Tudo bem que o livro não é original, amplo ou acadêmico. É outra coisa. É uma homenagem ao feminismo e ao papel das bicicletas em um determinado momento da história.

Mesmo que seja uma homenagem e que não seja lá muito acadêmico, mesmo assim há bastante honestidade intelectual. Por exemplo, a autora mostra algumas feministas que eram contra as bicicletas. Isso é importante, pois hoje em dia há um certo movimento tentando obrigar o alinhamento feminismo/socialismo/novo urbanismo/localismo/vegetarianismo/ambientalismo/ciclismo. Tudo bem que haja uma articulação entre esses movimentos, com os quais tenho bastante afinidade, mas desde que não seja uma união ditatorial. Nenhuma vitória política compensa a violação da honestidade intelectual.

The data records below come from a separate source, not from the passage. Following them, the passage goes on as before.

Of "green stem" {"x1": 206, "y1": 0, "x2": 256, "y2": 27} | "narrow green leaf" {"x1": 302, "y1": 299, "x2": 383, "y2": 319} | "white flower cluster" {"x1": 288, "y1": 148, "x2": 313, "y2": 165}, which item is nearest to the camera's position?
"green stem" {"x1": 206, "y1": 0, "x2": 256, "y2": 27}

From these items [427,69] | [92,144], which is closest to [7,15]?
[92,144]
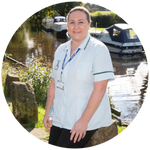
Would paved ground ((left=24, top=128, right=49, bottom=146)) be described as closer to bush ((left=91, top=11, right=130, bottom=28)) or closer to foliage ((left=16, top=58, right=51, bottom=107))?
foliage ((left=16, top=58, right=51, bottom=107))

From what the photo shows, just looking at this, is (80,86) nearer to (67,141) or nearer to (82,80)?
(82,80)

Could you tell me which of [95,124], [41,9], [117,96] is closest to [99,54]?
[95,124]

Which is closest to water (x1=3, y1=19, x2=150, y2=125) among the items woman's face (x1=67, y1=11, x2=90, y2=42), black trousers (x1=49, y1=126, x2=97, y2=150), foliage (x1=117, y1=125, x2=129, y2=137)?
foliage (x1=117, y1=125, x2=129, y2=137)

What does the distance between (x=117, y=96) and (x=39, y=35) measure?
296 cm

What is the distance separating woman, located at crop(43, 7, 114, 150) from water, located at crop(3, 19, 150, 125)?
1.61 meters

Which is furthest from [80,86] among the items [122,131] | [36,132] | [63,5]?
[122,131]

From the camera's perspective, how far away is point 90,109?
5.14ft

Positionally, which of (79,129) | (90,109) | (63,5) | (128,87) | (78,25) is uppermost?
(63,5)

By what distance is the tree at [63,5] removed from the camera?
257 centimetres

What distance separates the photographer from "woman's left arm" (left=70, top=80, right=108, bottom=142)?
1551mm

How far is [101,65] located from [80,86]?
28 cm

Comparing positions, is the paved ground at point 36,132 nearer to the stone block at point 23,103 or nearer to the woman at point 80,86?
the stone block at point 23,103

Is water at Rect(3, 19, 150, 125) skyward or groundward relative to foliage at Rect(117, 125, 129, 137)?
skyward

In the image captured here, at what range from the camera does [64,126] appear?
5.78 ft
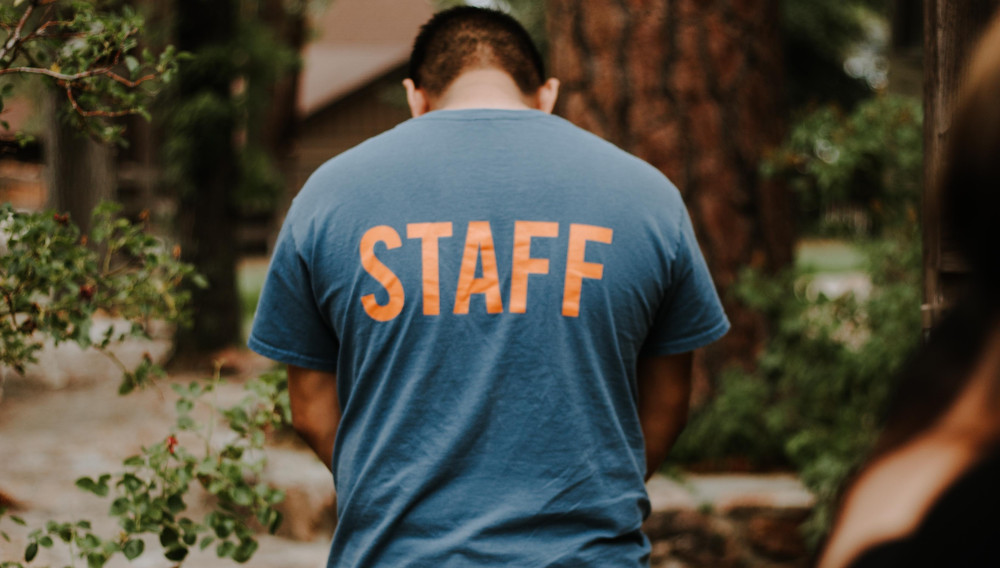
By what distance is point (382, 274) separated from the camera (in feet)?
5.91

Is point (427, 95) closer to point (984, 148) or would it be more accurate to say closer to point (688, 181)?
point (984, 148)

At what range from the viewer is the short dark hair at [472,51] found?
2152 mm

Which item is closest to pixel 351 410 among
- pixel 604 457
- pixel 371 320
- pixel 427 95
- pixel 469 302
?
pixel 371 320

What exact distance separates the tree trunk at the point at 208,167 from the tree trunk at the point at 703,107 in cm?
463

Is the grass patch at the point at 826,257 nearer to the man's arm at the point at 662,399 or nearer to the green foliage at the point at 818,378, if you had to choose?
the green foliage at the point at 818,378

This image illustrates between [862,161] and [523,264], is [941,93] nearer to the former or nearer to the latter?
[523,264]

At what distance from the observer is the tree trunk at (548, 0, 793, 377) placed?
4.76m

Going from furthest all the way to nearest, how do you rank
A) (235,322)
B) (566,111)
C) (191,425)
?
(235,322)
(566,111)
(191,425)

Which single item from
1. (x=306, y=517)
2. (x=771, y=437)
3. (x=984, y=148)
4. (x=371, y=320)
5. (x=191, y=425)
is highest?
(x=984, y=148)


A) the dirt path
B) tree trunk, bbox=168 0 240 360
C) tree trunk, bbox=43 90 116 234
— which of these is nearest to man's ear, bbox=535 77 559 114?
the dirt path

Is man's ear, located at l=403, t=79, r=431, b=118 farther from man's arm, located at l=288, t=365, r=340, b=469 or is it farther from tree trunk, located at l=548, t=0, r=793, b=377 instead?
tree trunk, located at l=548, t=0, r=793, b=377

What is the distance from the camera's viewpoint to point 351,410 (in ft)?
6.10

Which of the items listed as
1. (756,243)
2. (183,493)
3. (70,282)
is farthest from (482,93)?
(756,243)

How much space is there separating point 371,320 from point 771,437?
10.8ft
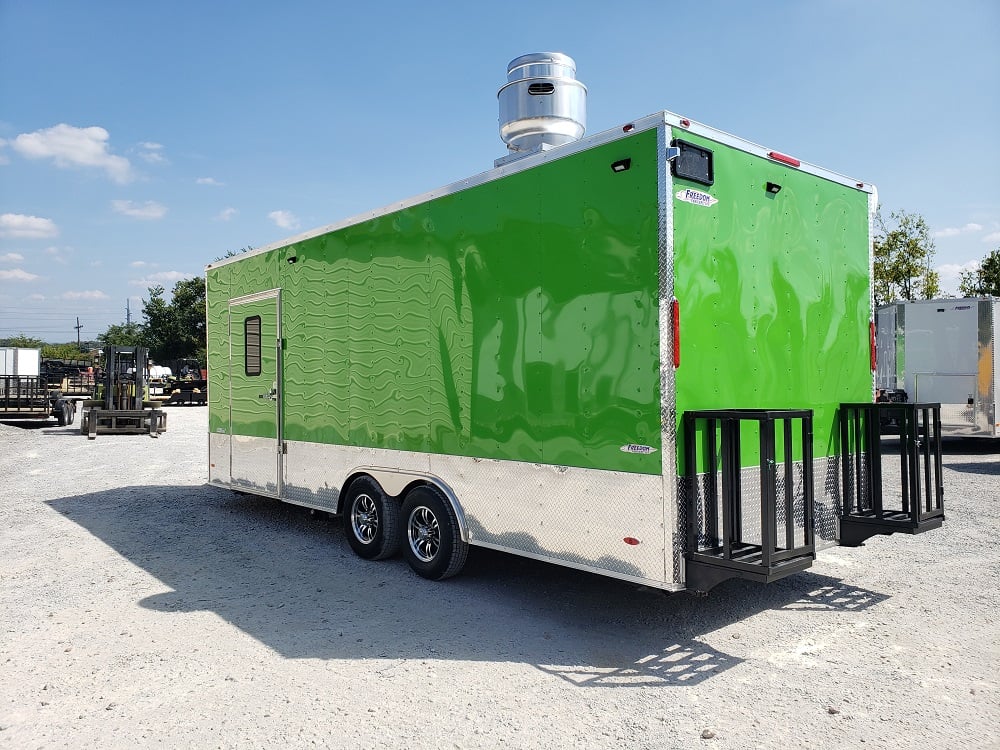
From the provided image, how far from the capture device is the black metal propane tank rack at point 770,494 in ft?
12.6

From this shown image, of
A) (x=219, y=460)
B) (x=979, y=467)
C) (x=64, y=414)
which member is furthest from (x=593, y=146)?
(x=64, y=414)

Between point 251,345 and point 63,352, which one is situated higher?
point 63,352

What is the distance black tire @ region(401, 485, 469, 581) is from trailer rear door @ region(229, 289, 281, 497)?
2066mm

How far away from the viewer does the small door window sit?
24.9 feet

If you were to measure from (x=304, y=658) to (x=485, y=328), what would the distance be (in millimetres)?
2346

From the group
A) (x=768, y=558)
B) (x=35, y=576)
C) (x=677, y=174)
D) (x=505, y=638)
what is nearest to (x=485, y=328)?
(x=677, y=174)

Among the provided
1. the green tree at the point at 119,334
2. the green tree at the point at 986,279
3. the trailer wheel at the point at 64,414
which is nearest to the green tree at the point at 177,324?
the green tree at the point at 119,334

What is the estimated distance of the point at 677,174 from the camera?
4066 millimetres

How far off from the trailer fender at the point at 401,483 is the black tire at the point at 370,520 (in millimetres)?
63

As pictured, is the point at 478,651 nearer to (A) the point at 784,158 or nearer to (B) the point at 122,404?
(A) the point at 784,158

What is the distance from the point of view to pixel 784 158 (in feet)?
15.8

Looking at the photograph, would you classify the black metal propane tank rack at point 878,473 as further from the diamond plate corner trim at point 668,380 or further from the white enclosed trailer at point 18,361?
the white enclosed trailer at point 18,361

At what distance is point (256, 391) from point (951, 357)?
12.2 meters

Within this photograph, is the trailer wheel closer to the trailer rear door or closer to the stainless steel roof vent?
the trailer rear door
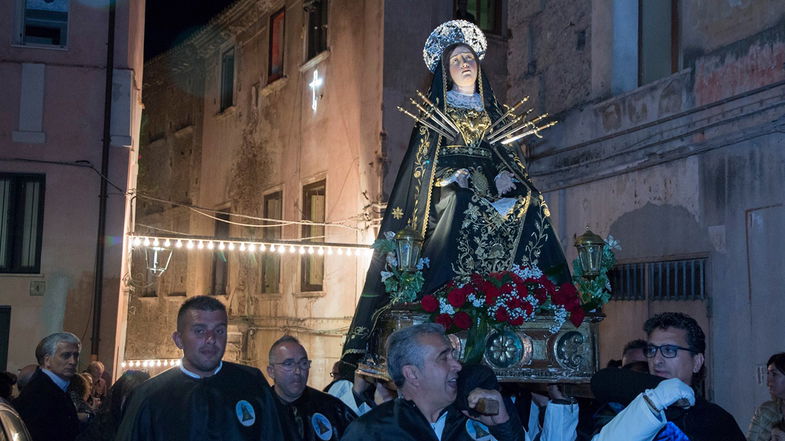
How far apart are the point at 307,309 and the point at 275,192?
2.86 meters

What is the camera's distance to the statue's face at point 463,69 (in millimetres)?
6965

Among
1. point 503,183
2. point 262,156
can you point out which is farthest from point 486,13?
point 503,183

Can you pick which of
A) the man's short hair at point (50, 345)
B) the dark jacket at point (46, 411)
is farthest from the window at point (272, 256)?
the dark jacket at point (46, 411)

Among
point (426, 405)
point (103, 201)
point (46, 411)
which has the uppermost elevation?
point (103, 201)

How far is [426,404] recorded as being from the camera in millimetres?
3564

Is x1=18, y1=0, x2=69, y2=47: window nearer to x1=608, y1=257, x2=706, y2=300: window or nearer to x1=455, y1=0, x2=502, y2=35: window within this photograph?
x1=455, y1=0, x2=502, y2=35: window

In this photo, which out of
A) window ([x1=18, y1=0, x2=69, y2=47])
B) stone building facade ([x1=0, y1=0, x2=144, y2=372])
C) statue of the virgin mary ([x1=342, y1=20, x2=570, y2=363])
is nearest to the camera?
statue of the virgin mary ([x1=342, y1=20, x2=570, y2=363])

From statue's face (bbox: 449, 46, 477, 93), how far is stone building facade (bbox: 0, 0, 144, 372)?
7.79 metres

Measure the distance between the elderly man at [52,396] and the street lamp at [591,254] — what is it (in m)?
3.41

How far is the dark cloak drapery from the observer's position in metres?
6.23

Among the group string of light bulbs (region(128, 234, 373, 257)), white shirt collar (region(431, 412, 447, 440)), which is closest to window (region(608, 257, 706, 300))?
string of light bulbs (region(128, 234, 373, 257))

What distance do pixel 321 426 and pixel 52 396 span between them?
198 cm

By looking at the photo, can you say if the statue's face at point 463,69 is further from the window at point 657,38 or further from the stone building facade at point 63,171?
the stone building facade at point 63,171

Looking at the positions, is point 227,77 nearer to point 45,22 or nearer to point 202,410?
point 45,22
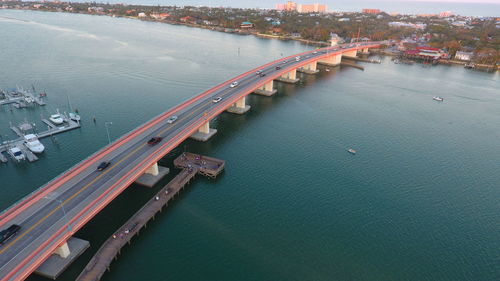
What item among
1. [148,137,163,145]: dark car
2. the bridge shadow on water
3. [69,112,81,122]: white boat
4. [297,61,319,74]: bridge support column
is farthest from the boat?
[297,61,319,74]: bridge support column

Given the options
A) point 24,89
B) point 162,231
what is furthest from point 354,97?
point 24,89

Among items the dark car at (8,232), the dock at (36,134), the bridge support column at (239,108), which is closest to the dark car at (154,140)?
the dark car at (8,232)

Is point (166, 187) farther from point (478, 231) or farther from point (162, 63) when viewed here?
point (162, 63)

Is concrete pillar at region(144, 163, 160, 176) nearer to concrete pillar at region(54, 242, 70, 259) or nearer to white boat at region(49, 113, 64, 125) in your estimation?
concrete pillar at region(54, 242, 70, 259)

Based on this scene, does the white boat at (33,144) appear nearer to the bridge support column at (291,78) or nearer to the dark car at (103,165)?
the dark car at (103,165)

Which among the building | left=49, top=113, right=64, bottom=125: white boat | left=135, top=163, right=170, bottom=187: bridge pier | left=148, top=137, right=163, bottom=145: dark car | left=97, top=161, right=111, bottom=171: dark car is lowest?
left=135, top=163, right=170, bottom=187: bridge pier

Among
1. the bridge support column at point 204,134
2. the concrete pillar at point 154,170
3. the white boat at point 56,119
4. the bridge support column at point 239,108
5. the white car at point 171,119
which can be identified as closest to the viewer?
the concrete pillar at point 154,170
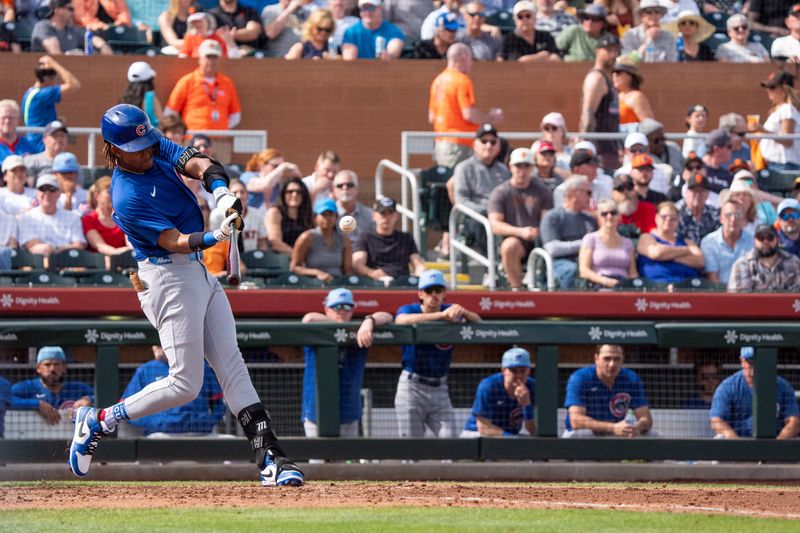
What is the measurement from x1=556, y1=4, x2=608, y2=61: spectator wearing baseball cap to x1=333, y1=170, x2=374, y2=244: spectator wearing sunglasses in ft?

O livro comenta mais fortemente três aspectos das bicicletas que ajudaram na luta pelos direitos das mulheres: era uma prática esportiva que auxiliava na saúde, forçou a mudança nas vestimentas, e aumentou muito a mobilidade das mulheres. O livro aborda principalmente este último aspecto. Depois do final da ‘Era de Ouro’ das bicicletas (~1890-1900), os carros e as motocicletas tiraram a exclusividade das bicicletas na promoção da mobilidade das mulheres. Mesmo assim, as bicicletas continuam importantes.

Mas vamos aos detalhes que eu mais gostei.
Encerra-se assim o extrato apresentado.